Supply to 142 countries underway as part of the unprecedented effort to bring
broad and equitable access to the vaccine

“AstraZeneca with its partner Serum Institute of India
will be the biggest initial supplier to COVAX
 

“The first of many millions of doses of AstraZeneca’s COVID-19 vaccine have begun arriving in low and middle-income countries across the world through the multilateral COVAX initiative, the first steps in fulfilling the Company’s efforts to provide broad and equitable access to the vaccine.

“First COVAX shipments were dispatched late last week to Ghana and Cote D’Ivoire, and more are due to begin arriving this week in countries including the Philippines, Indonesia, Fiji, Mongolia and Moldova. This supply represents the first COVID-19 vaccine for many of these countries.

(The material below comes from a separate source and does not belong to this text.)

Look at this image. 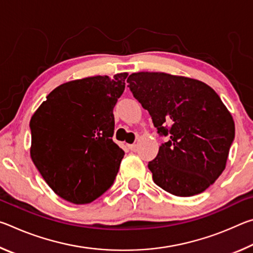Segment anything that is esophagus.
Segmentation results:
<instances>
[{"instance_id": "34e87169", "label": "esophagus", "mask_w": 253, "mask_h": 253, "mask_svg": "<svg viewBox=\"0 0 253 253\" xmlns=\"http://www.w3.org/2000/svg\"><path fill=\"white\" fill-rule=\"evenodd\" d=\"M136 147H137L136 144H129V145H128V148H129L130 151H135Z\"/></svg>"}]
</instances>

“Further shipments will arrive in the coming weeks with the aim of supplying a total of 142 countries with hundreds of millions of doses of the vaccine in the coming months. The majority of these doses, manufactured by AstraZeneca and its licence partner Serum Institute of India, will go to low and middle-income countries.

“Pascal Soriot, Chief Executive Officer, Astra Zeneca, said: ‘These first steps towards fulfilling our broad, equitable and no-profit emergency response to the pandemic mean millions of people, irrespective of their country’s income level, will soon be protected against this deadly virus. This is a moment of great pride for us at AstraZeneca and I am extremely grateful to our partners including Gavi, CEPI and Oxford University for their hard work and dedication in order to make this humanitarian ideal a reality for many millions of people around the world.’

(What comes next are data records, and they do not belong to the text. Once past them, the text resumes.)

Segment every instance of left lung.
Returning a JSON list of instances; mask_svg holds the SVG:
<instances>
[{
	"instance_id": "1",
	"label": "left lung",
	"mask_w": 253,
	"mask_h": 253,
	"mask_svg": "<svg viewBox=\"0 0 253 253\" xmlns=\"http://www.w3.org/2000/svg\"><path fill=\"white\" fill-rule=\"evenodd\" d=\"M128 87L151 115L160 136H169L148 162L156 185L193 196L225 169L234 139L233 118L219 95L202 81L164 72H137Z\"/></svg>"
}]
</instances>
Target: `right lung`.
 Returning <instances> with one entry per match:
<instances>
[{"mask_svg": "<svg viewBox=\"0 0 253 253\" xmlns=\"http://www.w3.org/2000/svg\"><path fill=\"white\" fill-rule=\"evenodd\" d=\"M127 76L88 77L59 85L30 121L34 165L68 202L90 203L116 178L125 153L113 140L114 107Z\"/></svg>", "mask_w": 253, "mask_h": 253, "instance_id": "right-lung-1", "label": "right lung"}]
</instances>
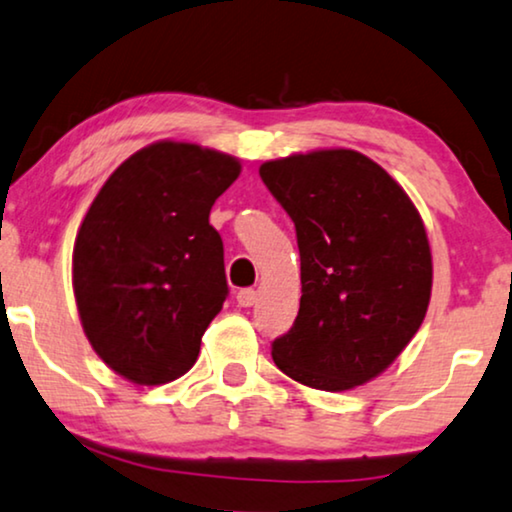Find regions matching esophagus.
Listing matches in <instances>:
<instances>
[{
    "label": "esophagus",
    "instance_id": "esophagus-1",
    "mask_svg": "<svg viewBox=\"0 0 512 512\" xmlns=\"http://www.w3.org/2000/svg\"><path fill=\"white\" fill-rule=\"evenodd\" d=\"M236 301H239V306L243 308H250L257 301V292L250 290V287H246V290H239L236 292Z\"/></svg>",
    "mask_w": 512,
    "mask_h": 512
}]
</instances>
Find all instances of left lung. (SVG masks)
Returning <instances> with one entry per match:
<instances>
[{
  "mask_svg": "<svg viewBox=\"0 0 512 512\" xmlns=\"http://www.w3.org/2000/svg\"><path fill=\"white\" fill-rule=\"evenodd\" d=\"M297 229L301 301L273 362L301 385L345 392L380 376L417 334L431 297L424 222L403 187L357 150L259 167Z\"/></svg>",
  "mask_w": 512,
  "mask_h": 512,
  "instance_id": "obj_1",
  "label": "left lung"
}]
</instances>
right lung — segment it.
Here are the masks:
<instances>
[{
  "instance_id": "right-lung-1",
  "label": "right lung",
  "mask_w": 512,
  "mask_h": 512,
  "mask_svg": "<svg viewBox=\"0 0 512 512\" xmlns=\"http://www.w3.org/2000/svg\"><path fill=\"white\" fill-rule=\"evenodd\" d=\"M241 162L157 141L127 157L78 229L74 294L104 364L136 385L181 378L227 299L225 250L208 215Z\"/></svg>"
}]
</instances>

“Seth Berkley, Chief Executive Officer, Gavi, said: ‘Global, equitable access to COVID-19 vaccines is only possible when the public and private sectors work together. When we launched the Gavi COVAX Advance Market Commitment in June 2020, our first Agreement was with AstraZeneca. Nine months later, the first doses are already being delivered to those that need them most. This is the beginning of COVAX’s effort to end the acute phase of the pandemic, not the end, but we can all take strength from this moment and I thank AstraZeneca and the University of Oxford for their support and partnership at every step of our journey.’

“Vaccine shipments have been allocated according to the COVAX Allocation Framework which determines volume per participating country based on a number of factors, including country readiness, national regulatory authorisations and national vaccination plans in place. The supply through COVAX follows the recent Emergency Use Listing by the World Health Organization (WHO) for active immunisation in individuals 18 years of age and older, which provides a vital and accelerated pathway to enable supply.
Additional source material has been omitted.